*** LISTED ENTRIES
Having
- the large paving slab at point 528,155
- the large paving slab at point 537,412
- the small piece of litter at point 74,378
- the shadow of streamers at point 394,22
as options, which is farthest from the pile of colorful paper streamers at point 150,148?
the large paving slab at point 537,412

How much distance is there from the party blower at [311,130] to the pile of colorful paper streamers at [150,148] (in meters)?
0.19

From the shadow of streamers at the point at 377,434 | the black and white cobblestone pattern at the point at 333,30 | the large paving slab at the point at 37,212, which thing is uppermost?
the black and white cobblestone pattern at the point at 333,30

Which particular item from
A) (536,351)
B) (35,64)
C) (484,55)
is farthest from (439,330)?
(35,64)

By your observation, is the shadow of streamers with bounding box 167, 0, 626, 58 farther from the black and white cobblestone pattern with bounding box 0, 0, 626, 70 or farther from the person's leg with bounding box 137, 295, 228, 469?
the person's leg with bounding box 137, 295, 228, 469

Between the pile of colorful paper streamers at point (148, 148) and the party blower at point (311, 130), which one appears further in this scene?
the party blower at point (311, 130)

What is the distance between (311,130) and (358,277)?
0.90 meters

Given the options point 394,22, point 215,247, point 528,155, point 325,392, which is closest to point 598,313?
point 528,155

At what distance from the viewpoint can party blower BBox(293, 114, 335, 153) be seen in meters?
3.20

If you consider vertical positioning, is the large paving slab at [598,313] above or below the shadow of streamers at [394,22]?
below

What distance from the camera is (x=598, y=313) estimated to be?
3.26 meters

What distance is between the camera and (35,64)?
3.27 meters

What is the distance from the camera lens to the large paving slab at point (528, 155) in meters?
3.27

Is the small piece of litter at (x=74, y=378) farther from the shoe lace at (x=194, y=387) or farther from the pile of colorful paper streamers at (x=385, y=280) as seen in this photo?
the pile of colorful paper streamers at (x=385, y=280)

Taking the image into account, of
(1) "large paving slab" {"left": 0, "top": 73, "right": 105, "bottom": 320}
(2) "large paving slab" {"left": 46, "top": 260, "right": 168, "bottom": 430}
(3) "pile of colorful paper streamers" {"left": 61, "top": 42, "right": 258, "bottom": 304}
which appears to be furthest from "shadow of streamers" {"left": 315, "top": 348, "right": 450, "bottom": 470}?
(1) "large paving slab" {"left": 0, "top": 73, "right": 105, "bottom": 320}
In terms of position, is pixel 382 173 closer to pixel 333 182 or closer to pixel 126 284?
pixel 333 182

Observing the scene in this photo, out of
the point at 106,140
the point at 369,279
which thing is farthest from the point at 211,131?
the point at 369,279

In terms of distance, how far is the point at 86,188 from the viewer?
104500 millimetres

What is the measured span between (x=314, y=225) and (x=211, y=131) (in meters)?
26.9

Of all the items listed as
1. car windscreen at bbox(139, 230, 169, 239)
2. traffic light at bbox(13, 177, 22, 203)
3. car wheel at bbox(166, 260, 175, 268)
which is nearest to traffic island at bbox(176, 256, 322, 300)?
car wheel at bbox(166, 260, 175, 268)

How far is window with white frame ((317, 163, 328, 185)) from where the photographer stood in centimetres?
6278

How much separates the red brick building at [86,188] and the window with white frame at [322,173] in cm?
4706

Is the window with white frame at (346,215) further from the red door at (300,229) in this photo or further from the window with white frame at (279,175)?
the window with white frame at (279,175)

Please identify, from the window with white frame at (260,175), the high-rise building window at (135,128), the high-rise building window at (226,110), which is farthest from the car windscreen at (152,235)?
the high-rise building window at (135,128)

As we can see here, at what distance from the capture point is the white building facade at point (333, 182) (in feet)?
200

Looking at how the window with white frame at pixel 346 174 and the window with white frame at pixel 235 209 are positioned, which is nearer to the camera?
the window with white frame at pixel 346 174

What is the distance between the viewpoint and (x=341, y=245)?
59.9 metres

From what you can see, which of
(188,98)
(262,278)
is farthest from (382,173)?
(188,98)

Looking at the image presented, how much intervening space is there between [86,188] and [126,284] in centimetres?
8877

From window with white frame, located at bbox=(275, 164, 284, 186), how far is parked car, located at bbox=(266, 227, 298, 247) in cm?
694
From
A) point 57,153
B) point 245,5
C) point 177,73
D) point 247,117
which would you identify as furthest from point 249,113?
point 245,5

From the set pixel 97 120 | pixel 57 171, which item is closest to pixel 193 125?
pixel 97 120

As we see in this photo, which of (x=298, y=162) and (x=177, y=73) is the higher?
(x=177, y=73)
******
_EXERCISE AIM_
Output everything from the line containing "From window with" down to the end of the records, without any changes.

_THE ANSWER_
From window with white frame, located at bbox=(275, 164, 284, 186), how far is parked car, located at bbox=(266, 227, 298, 247) in cm?
694
From
A) point 57,153
B) point 245,5
C) point 177,73
D) point 247,117
which would you identify as furthest from point 249,113?
point 245,5

From the set pixel 97 120 | pixel 57 171, which item is closest to pixel 193 125?
pixel 97 120

As we see in this photo, which of (x=298, y=162) and (x=177, y=73) is the higher?
(x=177, y=73)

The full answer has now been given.